On the other hand, each is spiritually consoling.  The legal view—given the reality of our estrangement from a holy God, the judgment that flows from this estrangement, and the terrible shame that attends it—forever quiets our fears through its emphasis on a perfect righteousness given to us by faith.  The ethical view—given our creational orientation towards holiness, the corruption of our holiness through sin, and the misery that attends this corruption—comforts us by reminding us that we can even now, by the power of the Spirit, take on the very character of Christ.  The experiential view—given the depth of our yearning for God and the pain of our exile from His presence—enraptures us by reminding us that through Christ we may once again have sweet communion with the living God.  For these reasons, each of these aspects of union with Christ must be proclaimed with joy.

But, when taken in isolation, each of these themes has weaknesses as well. 

First, each—in itself—is biblically simplistic.

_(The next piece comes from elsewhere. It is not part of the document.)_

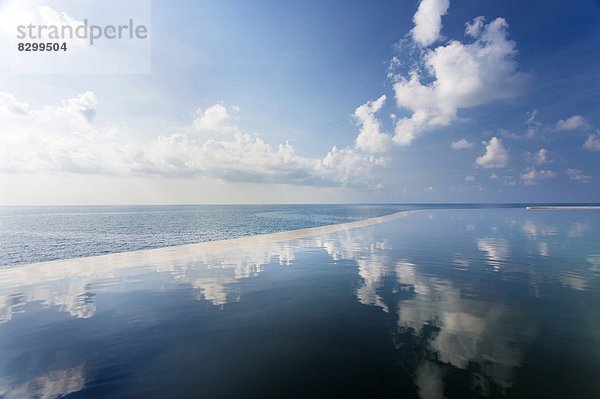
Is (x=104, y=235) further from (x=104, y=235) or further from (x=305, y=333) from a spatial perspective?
(x=305, y=333)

The simple fact of the matter is that the Bible uses a variety of images in describing our union with Christ: familial, marital, military, legal, athletic, agricultural, ethical, etc.  To emphasize one of these images—no matter how personally significant or pastorally effective—to the exclusion of the others is to simplify the glorious complexity of the Biblical witness to our life with God.  If we are to speak of union with Christ in a way that reflects its deep meaning, we must labor to recover and proclaim the fullness of the Bible’s vision.

Secondly, each—in itself—is theologically inadequate.   The nature and meaning of union with God in Christ is the deep mystery and the great joy of theological inquiry.  As such, attending to this union requires every theological resource at our disposal—no single tool will do.  The legal theme for example, teaches us much about the way in which sinful human beings can be rightly and justly related to a holy God.  But it teaches us little about how God interacts with us on a daily basis, and little about what it means to follow Him and participate in His work in the world.  The ethical theme tells us a great deal about the shape of holy moral action in the world, and about the virtues required for such action.  But it teaches us little about the motivation for such action or about the power by which it is carried out.  The experiential theme teaches us much about the beautiful and mysterious quality of inner communion with God—with all of its joys and travails.  But it teaches us little about the basis upon which we come to commune with God in the first place or about the moral life to which communion obligates us.  Thus each of these themes—in spite of their respective strengths—is inadequate to support the deep theological meaning of union with Christ, and to emphasize any one of them to the exclusion of the others is to inevitably truncate this meaning.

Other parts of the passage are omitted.